Requirements: Could you quote, exactly as they stand, the lines running from the one with "Which one of" to the final line of the material?

## BEGIN Listed records

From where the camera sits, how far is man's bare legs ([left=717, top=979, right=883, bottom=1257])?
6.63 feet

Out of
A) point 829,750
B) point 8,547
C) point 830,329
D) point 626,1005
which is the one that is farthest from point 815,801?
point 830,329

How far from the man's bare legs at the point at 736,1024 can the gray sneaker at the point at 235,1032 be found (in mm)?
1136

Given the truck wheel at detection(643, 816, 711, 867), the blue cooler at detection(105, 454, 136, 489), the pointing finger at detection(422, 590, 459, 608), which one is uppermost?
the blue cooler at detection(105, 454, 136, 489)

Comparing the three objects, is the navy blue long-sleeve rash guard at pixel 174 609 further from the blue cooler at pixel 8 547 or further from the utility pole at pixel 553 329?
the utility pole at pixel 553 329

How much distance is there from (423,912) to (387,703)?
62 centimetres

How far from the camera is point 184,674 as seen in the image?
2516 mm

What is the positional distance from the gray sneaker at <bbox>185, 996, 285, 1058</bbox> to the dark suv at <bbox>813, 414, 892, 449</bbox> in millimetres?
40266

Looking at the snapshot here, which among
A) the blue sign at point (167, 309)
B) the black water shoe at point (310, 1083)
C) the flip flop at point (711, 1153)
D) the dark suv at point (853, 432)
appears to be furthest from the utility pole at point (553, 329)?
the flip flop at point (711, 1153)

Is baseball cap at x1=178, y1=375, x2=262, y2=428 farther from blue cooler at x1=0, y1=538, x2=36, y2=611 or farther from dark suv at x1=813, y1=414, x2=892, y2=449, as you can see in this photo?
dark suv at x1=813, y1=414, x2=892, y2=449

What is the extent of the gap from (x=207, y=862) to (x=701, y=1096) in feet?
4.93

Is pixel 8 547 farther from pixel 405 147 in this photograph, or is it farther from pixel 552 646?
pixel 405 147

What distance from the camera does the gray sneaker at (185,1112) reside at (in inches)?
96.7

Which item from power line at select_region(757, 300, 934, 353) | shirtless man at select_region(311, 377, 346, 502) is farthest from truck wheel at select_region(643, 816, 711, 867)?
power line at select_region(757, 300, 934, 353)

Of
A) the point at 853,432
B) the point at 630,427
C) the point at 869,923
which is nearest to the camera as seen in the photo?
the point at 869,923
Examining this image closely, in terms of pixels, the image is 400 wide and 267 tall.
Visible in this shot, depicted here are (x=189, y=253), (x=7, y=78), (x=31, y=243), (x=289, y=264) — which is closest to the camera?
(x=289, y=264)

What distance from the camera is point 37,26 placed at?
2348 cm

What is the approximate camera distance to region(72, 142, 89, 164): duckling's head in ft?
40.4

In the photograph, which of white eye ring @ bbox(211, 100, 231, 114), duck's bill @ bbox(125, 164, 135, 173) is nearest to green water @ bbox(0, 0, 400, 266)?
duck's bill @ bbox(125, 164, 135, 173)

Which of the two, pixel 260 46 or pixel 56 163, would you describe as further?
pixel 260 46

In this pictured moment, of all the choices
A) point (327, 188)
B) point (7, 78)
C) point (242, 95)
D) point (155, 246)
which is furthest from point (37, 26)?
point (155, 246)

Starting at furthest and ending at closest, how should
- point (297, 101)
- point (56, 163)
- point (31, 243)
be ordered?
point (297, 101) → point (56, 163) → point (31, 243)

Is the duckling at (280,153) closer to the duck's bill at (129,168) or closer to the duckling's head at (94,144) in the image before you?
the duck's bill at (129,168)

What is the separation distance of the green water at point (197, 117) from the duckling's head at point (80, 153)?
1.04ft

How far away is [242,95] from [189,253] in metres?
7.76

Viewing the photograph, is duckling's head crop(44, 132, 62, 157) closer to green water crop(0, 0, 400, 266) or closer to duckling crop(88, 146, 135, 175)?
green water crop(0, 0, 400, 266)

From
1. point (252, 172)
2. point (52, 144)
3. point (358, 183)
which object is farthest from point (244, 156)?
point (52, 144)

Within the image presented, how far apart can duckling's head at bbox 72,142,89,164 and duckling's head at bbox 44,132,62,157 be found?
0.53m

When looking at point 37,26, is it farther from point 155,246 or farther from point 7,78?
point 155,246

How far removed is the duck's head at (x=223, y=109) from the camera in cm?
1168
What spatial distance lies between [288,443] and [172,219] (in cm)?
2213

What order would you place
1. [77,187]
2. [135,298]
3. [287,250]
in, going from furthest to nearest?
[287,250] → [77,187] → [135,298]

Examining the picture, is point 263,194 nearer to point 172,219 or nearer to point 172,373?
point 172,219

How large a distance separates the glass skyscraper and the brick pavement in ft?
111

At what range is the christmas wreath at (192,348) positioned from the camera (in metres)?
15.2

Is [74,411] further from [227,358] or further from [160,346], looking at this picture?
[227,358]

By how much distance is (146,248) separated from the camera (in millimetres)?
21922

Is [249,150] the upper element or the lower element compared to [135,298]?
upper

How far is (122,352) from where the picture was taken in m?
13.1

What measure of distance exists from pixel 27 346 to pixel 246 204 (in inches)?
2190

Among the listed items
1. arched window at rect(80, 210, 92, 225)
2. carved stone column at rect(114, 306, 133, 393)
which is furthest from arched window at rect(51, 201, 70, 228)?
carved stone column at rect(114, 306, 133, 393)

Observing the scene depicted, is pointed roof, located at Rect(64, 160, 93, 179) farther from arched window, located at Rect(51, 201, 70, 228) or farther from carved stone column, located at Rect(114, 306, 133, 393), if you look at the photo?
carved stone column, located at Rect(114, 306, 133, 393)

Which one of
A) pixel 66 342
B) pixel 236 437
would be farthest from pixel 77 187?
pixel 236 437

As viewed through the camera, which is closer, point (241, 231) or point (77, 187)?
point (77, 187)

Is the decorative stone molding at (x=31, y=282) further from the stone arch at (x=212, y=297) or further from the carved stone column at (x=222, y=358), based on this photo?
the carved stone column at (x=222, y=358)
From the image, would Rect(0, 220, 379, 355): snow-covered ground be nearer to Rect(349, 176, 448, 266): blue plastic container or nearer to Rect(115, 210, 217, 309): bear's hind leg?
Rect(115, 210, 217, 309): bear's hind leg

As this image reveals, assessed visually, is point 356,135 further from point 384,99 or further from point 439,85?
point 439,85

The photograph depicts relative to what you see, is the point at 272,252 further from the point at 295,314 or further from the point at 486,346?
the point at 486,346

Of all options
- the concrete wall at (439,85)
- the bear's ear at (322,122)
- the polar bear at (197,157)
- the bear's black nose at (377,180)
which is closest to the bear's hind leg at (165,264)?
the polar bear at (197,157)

## END Listed records

Result of this exercise:
Which one of
A) pixel 66 342
B) pixel 236 437
would be farthest from pixel 77 187?
pixel 236 437

As viewed through the camera, which is closer, point (241, 231) or point (77, 187)?
point (77, 187)

Is the decorative stone molding at (x=31, y=282) further from the stone arch at (x=212, y=297) or further from the carved stone column at (x=222, y=358), based on this photo?
the carved stone column at (x=222, y=358)
From the image, would Rect(0, 220, 379, 355): snow-covered ground be nearer to Rect(349, 176, 448, 266): blue plastic container or nearer to Rect(115, 210, 217, 309): bear's hind leg?
Rect(115, 210, 217, 309): bear's hind leg

As this image reveals, assessed visually, is point 356,135 further from point 384,99 or further from point 439,85?
point 439,85

The photograph depicts relative to what you see, is the point at 272,252 further from the point at 295,314 or further from the point at 486,346?
the point at 486,346

Of all options
- the concrete wall at (439,85)
- the bear's ear at (322,122)
- the polar bear at (197,157)
- the bear's black nose at (377,180)
which is closest to the bear's hind leg at (165,264)?
the polar bear at (197,157)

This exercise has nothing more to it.